## [GIVEN TASK 1]
Condense the paragraph of the Lent reflection that begins "Lowering ourselves before that Lord" into a short bulleted list of its main points.

## [DOCUMENT]
1st Sunday of Lent - Year C - March 6, 2022

1st Sunday of Lent – Year C – March 6, 2022

LENT: A SEASON TO TALK

On Wednesday we began the liturgical season of Lent, during which the Church invites us to prepare ourselves to celebrate the great feast of Easter and examine ourselves to learn about our shortcomings and failures as we received ashes on our foreheads. This is a special time for recalling the gift of our baptism, when we became children of God. What does it mean to be children of God? The answer to it I would say is to become “Lent”. What does “Lent” mean or to become “Lent”.

I believe “Lent” means:

Lowering ourselves before that Lord from our pride, judgemental attitude, and discriminatory viewpoints of other.  The Church invites us to renew the gift she has given us, not to let this gift lie dormant as if it were something from the past or locked away in a “memory chest”. God’s dream makes its home and lives in each one of us so that at every Easter, in every Eucharist we celebrate, we may be the children of God. It is a dream which so many of our brothers and sisters have had through history. A dream witnessed to by the blood of so many martyrs, both from long ago and from now.

Entering the deepest darkness of our lives and examining ourselves to see if we have forgotten our first love for Jesus or become lukewarm in our relationship with him. Lent is a good time to recover the joy and hope that make us feel like beloved sons and daughters of the Father. The Father who waits for us to cast off our garments of exhaustion, of apathy, of mistrust, and clothe us with the dignity which only a true father or mother knows how to give their children, with the garments born of tenderness and love. Our Father, He is the Father of a great family; he is our Father. He knows that he has a unique love, but he does not know how to bear or raise an “only child”. He is the God of the home, of brotherhood, of bread broken and shared. He is the God who is “Our Father”, not “my father” or “your stepfather”.

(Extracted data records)
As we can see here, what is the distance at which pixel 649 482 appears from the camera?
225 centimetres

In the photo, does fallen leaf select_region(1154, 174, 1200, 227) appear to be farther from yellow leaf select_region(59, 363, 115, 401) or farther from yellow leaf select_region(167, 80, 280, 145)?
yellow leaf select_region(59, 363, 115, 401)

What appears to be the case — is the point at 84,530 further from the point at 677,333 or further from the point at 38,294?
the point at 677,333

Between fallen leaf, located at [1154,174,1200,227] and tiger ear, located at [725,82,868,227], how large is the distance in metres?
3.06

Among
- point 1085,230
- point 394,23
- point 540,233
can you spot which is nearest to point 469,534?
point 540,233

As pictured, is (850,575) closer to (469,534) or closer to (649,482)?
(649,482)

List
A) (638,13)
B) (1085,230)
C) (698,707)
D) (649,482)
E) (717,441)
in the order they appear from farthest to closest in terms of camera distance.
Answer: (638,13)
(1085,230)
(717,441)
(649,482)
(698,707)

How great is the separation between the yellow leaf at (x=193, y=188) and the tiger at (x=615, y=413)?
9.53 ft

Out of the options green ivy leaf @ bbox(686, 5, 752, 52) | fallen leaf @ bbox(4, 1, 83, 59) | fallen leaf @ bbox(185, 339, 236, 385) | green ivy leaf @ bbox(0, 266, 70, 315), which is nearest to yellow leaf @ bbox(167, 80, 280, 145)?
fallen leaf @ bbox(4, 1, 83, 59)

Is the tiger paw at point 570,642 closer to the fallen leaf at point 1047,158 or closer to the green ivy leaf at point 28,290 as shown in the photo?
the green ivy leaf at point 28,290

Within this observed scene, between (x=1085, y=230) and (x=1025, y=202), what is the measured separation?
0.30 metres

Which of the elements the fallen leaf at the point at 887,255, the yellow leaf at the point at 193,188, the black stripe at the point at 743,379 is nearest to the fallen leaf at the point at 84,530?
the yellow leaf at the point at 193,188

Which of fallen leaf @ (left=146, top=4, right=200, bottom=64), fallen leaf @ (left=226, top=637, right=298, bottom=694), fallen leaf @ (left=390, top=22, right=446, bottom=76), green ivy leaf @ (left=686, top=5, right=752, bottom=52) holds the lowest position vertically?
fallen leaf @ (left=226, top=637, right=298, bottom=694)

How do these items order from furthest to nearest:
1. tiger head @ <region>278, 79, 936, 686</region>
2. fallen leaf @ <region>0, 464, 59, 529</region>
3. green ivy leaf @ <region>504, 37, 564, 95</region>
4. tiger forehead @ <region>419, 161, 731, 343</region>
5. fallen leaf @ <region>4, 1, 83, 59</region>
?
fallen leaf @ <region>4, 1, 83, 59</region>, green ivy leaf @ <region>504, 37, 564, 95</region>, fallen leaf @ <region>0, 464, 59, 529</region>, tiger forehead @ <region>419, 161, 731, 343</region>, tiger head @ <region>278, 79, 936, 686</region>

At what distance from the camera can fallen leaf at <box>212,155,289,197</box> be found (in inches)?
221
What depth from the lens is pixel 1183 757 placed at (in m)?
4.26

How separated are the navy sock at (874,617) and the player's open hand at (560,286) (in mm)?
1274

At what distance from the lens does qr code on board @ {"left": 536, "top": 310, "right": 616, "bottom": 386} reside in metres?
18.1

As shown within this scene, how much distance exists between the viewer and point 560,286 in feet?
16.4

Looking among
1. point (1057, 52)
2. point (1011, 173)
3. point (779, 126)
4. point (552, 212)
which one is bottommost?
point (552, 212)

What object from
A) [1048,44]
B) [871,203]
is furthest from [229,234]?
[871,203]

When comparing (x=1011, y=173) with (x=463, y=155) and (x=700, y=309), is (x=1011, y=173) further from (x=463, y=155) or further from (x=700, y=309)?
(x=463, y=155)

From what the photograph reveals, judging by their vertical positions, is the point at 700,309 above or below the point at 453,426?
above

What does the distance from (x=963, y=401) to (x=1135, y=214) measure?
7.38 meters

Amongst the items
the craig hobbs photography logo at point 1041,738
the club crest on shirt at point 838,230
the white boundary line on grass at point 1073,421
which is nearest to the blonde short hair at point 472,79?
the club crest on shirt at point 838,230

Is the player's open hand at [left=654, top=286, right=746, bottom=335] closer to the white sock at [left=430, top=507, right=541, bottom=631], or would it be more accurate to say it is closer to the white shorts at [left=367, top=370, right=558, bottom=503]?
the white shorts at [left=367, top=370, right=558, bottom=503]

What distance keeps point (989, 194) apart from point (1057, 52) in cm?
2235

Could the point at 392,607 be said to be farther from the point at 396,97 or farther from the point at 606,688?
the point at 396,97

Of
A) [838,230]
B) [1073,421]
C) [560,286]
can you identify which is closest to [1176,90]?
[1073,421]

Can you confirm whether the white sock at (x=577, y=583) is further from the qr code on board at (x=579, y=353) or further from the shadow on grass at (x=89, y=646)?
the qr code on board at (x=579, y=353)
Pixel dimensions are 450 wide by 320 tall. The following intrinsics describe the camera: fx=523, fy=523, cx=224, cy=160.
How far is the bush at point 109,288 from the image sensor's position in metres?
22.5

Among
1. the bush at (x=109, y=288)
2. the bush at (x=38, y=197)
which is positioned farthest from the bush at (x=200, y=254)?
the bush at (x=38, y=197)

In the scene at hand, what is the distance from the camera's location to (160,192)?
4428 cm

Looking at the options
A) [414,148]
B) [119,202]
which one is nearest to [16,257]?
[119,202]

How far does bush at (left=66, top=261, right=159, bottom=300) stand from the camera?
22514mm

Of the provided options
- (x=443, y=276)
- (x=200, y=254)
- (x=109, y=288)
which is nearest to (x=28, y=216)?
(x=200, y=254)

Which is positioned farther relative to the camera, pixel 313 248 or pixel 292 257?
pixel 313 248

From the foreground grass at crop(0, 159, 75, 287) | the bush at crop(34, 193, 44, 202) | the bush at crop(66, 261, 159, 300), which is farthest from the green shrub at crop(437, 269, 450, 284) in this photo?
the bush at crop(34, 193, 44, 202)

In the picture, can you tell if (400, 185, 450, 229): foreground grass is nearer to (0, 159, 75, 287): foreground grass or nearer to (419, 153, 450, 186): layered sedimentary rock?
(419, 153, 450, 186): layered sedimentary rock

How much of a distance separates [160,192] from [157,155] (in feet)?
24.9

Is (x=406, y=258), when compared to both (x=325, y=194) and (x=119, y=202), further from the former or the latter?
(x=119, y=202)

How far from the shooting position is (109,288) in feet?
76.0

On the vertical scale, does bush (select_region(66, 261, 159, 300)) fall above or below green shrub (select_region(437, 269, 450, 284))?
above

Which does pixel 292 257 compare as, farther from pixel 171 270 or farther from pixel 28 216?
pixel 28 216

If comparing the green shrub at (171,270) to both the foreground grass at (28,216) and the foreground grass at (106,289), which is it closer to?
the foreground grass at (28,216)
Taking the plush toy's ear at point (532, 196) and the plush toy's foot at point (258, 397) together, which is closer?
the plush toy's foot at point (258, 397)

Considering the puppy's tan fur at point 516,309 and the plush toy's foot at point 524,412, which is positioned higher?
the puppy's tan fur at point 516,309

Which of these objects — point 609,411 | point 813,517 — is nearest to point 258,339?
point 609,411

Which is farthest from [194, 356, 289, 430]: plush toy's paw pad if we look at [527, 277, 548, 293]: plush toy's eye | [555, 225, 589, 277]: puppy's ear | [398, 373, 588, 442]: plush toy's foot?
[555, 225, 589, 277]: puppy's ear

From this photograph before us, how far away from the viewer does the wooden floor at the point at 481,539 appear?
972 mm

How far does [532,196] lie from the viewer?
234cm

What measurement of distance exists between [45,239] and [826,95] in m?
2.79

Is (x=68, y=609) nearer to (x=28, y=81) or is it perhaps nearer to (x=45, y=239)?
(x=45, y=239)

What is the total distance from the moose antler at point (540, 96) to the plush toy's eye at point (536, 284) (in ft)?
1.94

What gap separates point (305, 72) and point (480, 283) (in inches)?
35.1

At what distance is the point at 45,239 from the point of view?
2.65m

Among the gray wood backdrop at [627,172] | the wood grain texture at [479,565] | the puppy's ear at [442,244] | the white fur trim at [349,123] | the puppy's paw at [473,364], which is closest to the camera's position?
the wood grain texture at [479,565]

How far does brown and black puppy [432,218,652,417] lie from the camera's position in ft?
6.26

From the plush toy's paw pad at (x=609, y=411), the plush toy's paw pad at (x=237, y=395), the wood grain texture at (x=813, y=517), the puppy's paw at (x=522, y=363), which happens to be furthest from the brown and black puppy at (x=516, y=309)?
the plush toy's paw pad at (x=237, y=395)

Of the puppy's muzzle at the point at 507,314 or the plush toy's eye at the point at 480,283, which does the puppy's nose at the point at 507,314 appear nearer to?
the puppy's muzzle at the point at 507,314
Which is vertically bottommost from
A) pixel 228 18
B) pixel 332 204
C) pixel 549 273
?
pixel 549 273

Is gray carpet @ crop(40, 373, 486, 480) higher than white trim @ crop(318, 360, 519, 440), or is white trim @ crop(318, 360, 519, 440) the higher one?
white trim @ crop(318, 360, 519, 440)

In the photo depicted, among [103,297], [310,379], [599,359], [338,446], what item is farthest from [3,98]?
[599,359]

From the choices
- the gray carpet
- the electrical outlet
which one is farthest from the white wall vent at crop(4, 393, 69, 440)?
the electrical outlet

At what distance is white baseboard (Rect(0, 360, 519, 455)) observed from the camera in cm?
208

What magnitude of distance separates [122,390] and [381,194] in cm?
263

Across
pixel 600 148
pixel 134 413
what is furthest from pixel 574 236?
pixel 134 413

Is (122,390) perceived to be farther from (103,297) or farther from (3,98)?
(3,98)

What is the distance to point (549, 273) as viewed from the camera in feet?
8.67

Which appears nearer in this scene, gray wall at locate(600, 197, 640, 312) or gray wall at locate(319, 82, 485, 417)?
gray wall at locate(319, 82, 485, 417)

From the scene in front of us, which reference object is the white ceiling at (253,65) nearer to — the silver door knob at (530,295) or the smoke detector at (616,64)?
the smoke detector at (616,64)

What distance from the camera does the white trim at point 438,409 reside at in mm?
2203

## [GIVEN TASK 2]
Duplicate the records from their first line through the line containing "225 centimetres", with both ends included.

## [COMPLETE OUTPUT 1]
- Lowering ourselves before the Lord means setting aside pride, a judgmental attitude, and discriminatory views of others.
- The Church invites us to renew the gift she has given us rather than let it lie dormant, as if it belonged to the past or were locked away in a "memory chest."
- God's dream lives in each of us so that at every Easter and in every Eucharist we may be the children of God.
- Many brothers and sisters throughout history have shared this dream, and the blood of many martyrs, past and present, bears witness to it.

## [COMPLETE OUTPUT 2]
As we can see here, what is the distance at which pixel 649 482 appears from the camera?
225 centimetres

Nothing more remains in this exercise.